Ever since computers appeared in the workplace, it has been common practice to download, copy or move documents, or attach them to emails. Consequently, documents are frequently duplicated (including in multiple mailboxes) and, in the absence of useful metadata to assist in identification, it can be difficult to locate the original ‘source of truth’.
This post describes how Microsoft Office documents stored in SharePoint can retain ‘source of origin’ and other metadata even when they are downloaded, attached to emails or moved, thereby helping to identify the original source or storage location.
This feature of SharePoint can be highlighted to encourage end-users to use links instead of downloading or moving documents, or attaching them to emails.
The XML structure of Office documents
Since 2007, Microsoft Office documents (Word, Excel and PowerPoint) have been based on an open (i.e., accessible) XML structure that embeds metadata inside the actual document structure, a form of ‘metadata payload’. My earlier post from March 2019 titled ‘Metadata payloads in the digital world‘ described this structure in considerable detail.
When Office documents are saved to SharePoint document libraries, and the document ID site collection feature is enabled, ‘metadata payloads’ can help to identify the original source of the document. Other embedded metadata may also be used to identify different aspects of the document.
How is metadata embedded in Office documents?
For the purpose of this post, we will examine what happens to the embedded metadata of a document stored in an example SharePoint library used to create agreements as described in the linked post, when they are downloaded, attached to emails, copied, or moved.
Library metadata columns
The example document library contained four metadata elements in addition to the standard ‘system’ metadata (e.g., date created, created by, data modified, modified by, etc):
- Document ID. A site collection feature that must be enabled to appear.
- Title. A standard Dublin Core (DC) metadata element in every library. Can be renamed.
- Client DOB. A custom site column linked with a site content type.
- Client Address. A custom site column linked with a site content type.
All the available metadata columns in a SharePoint library, including the core system generated metadata (Date Created, Created (by), Date Modified, Modified (by), and Title plus document IDs if enabled) can be seen in the Library Settings under the ‘Columns’ section.

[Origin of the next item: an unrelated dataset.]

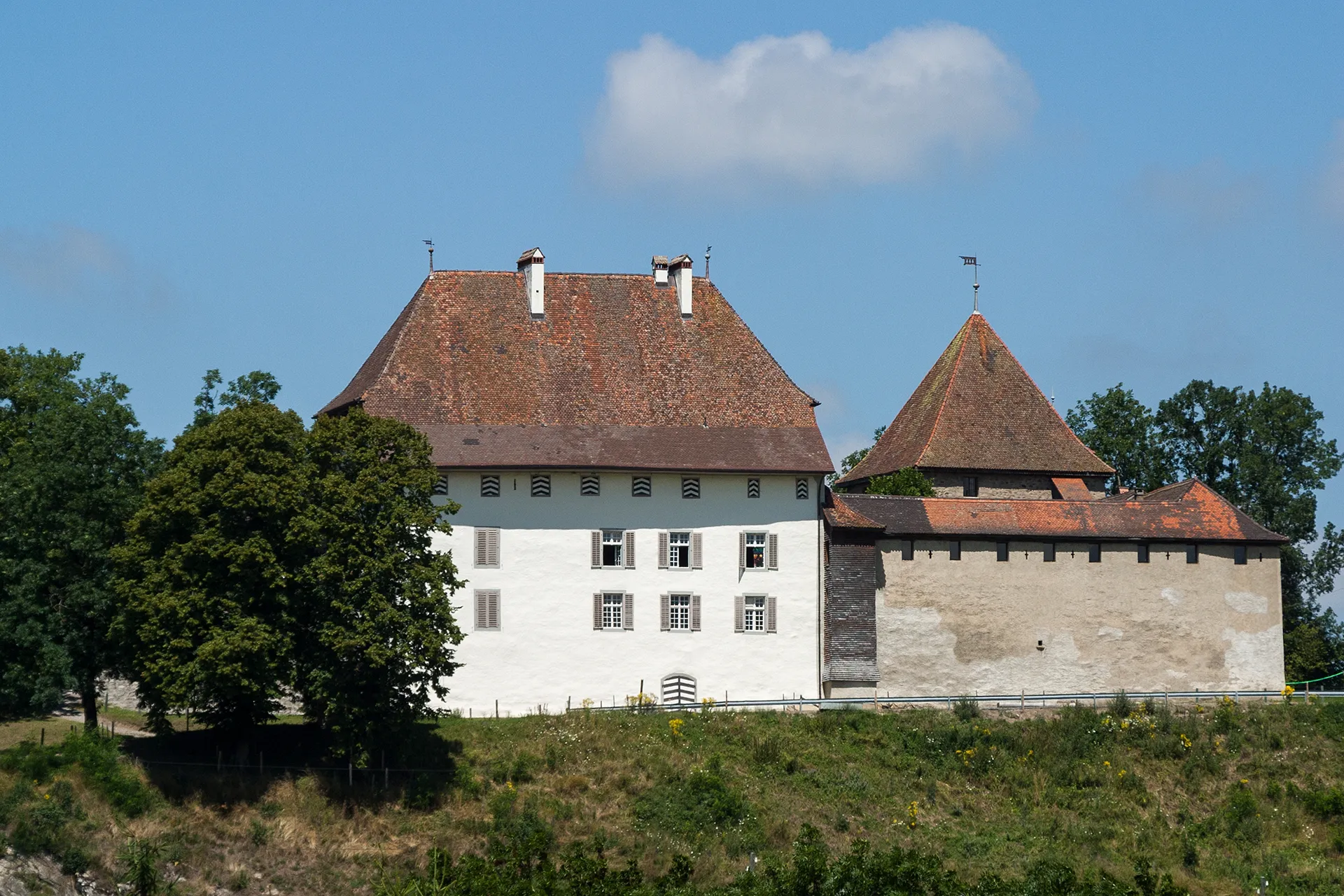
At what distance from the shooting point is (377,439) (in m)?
48.7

Viewing a document’s metadata values in the library
When any type of document has been added to a document library, the document’s metadata values can be viewed by (a) checking the circle to the left of the document and (b) clicking on the ‘information’ icon on the top right. This opens the details panel, in which the metadata about the document is displayed.
Viewing the metadata values of Office documents
In addition to the above, the metadata of every Office document (Word/Excel/PowerPoint) saved to a SharePoint document library can also be accessed when the document is opened in the desktop application (not in the online version).
To access this information, click ‘File’ – ‘Info’ and ‘Show All Properties’ on the right hand side, as shown below. These metadata values remain with the document even when it is downloaded or attached to an email – see below for further information. We can see the Document ID Value that defines where the document was originally saved.
Viewing the metadata values of Office documents inside the XML structure
To view the metadata values inside the XML structure of the document (the ‘metadata payload’):
- Download the file (e.g., to a local computer).
- Using the CMD dialogue, rename the file from ‘docx’ to ‘zip’ (‘ren filename.docx filename.zip’). The document will now appear to be a zip file.
- Right click and use the ‘Extract all’ option to unzip the file (usually to the same location).
The unzipped Word document now appears as shown below, a collection of folders. This structure is common to all Word documents.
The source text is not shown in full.